• _TEXTE_:
============

Nos propositions de réforme de l’institution judiciaire
États généraux de la Justice |
Groupe de travail « Pilotage des organisations et évolution des missions et des statuts » |
Contribution UNITÉ MAGISTRATS SNM FO |
Nos propositions de réforme de l’institution judiciaire |
Véritable serpent de mer idéologique et politique la question de la réforme des institutions judiciaires relève plus en France, depuis trois décennies, de la communication électoraliste que d'un projet abouti visant au renforcement de la démocratie par la mise en œuvre d'une séparation des pouvoirs effective.
Le projet de loi constitutionnelle déposé par Nicole Belloubet, en août 2019, ne fait pas exception à la règle. Ne comportant qu'une seule disposition relative à l'ordre judiciaire, il ne prévoit à son Article 12 qu'une modification marginale de l'Article 65 de la Constitution aux termes duquel les magistrats du Parquet seraient dorénavant nommés sur avis conforme de la formation compétente du CSM et non plus sur avis simple.
Il ne s'agit là en aucune manière d'une avancée mais de la consécration d'une pratique que nul ne songe à remettre en question.

============

• _MATÉRIEL FOURNI_:

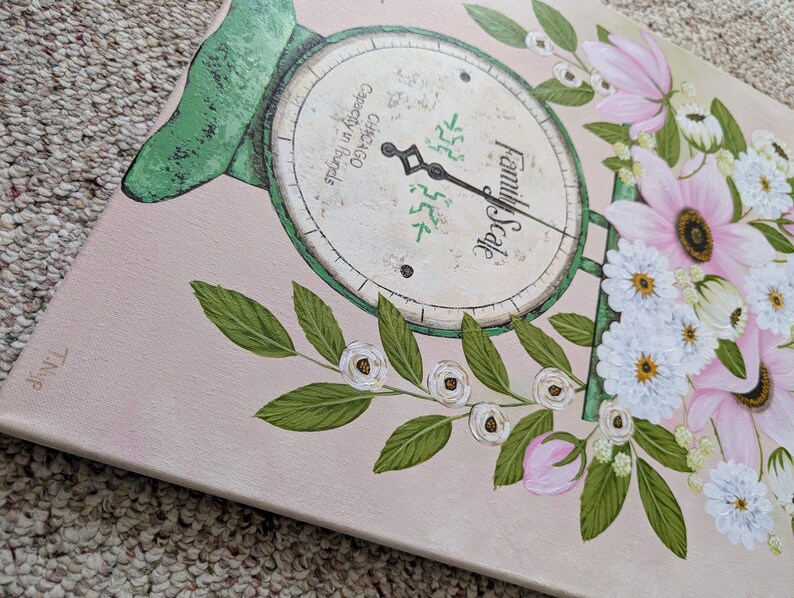 May include: A canvas painting featuring a vintage family scale design with a floral arrangement. The scale is painted in green and cream, with the words "Family Scale" visible. Pink and white flowers and green leaves surround the scale, set against a pale pink background.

============

• _CONSIGNE_: D'après le texte sur la réforme de l'institution judiciaire, quel article du projet de loi constitutionnelle déposé par Nicole Belloubet en août 2019 porte sur l'ordre judiciaire ?

• _CORRIGÉ_: L'Article 12.